For statistical analysis, we used descriptive statistics for demographic and clinical characteristics. Nominal and ordinal data obtained from a baseline review of medical records and initial stroke features were assessed using frequency analysis. Scale factors were analyzed using average analysis. Differences in demographic and clinical data among severity groups were analyzed using Pearson χ2 or Fisher exact test for categorical variables and the Kruskal-Wallis rank test for numerical variables that did not meet normality assumptions. Inter-rater reliability in measuring lesion volume and determining ROI involvement was calculated with ICC. Repeated measures ANOVA was conducted to assess the difference in language function at 7 days, 3 months, 6 months, and 1 year in the total study population, and in subgroups. To correct for baseline differences in variables among the groups, age, initial K-FAST score, total stroke lesion volume, obesity level, education level, initial NIHSS score, and languagerelated cortical region involvement were included as covariates when conducting ANOVA. Bonferroni correction was used in the post-hoc analysis of ANOVA. McNemar test was conducted to evaluate differences in patient distribution in the severity groups after 1 year. To determine related factors for language function recovery in terms of delta K-FAST, linear regression was initially conducted, and multiple regression analysis was performed for significant values. Additionally, variance inflation factor (VIF) values were investigated for the multicollinearity of independent variables, and the cutoff value was set to less than 5. The p-values less than 0.05 were considered statistically significant. All analyses were conducted using SPSS version 24.0 (IBM, Armonk, NY, USA).


Participant characteristics

Among the groups, there were significant differences in the age at onset, stroke lesion volume, initial K-FAST score, level of obesity, education level, initial NIHSS severity, and language-related cortical region involvement. Full patient demographic and clinical characteristics are shown in Table 1.

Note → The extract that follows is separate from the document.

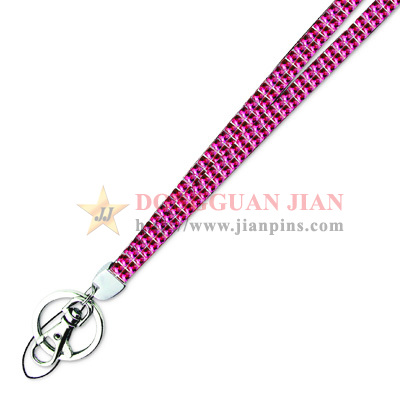 Sparley Diamond Lanyards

Changes in language function

The mean values of K-FAST scores assessed at 7 days, 3 months, 6 months, and 1 year after onset were 15.5±7.6, 19.8±8.1, 21.1±7.8, and 22.0±7.6, respectively, and differed significantly among time points (p<0.05) (Fig. 3A). However, sub-group analysis revealed that only the severe group had significant differences in mean K-FAST scores among time points (p<0.05) (Fig. 3B). Mean K-FAST scores among groups were significantly different at all assessment time points, using an independent samples t-test with post-hoc Bonferroni correction (p<0.01). Improvement of language function was also observed by the shift of patient distribution in the K-FAST severity groups after 1 year. At the initial assessment, 39.0% of cases were categorized as mild; 34.3%, as moderate; and 26.7%, as severe. After 1 year, only 8.5% of cases were categorized as severe and 40.3% were found to have normal language function (K-FAST score >25) (Fig. 3C). All groups had significant changes in distribution at 1 year (p<0.05).

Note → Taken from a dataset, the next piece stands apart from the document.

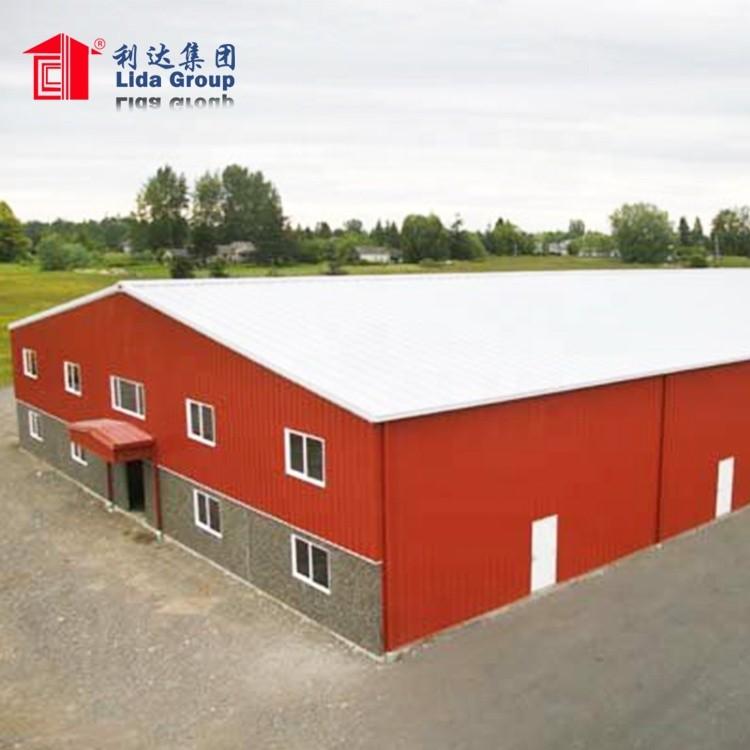 Prefabricated Sandwich Panel Buildingstructure For Industria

Factors related to aphasia improvement

Linear regression indicated the age at onset, obesity level, education level, initial NIHSS score, initial K-FAST score, total lesion volume, and language-related cortical region involvement as factors affecting delta K-FAST. Among the above-mentioned factors, when assessed with multivariate analysis, age at onset, education level, initial NIHSS score, initial K-FAST score, and total lesion volume area were identified as factors influencing the recovery of language function (Table 2). Among the variables included for multivariate analysis, there were no variables with multicollinearity (VIF<5). Age at onset, initial NIHSS score, and initial K-FAST score were shown to negatively affect language function recovery, while education level and stroke lesion volume positively influenced language function improvement during the 1 year after stroke. For the final multivariate regression model, adjusted R2 value was 0.395, with a p-value <0.001 for Fstatistics.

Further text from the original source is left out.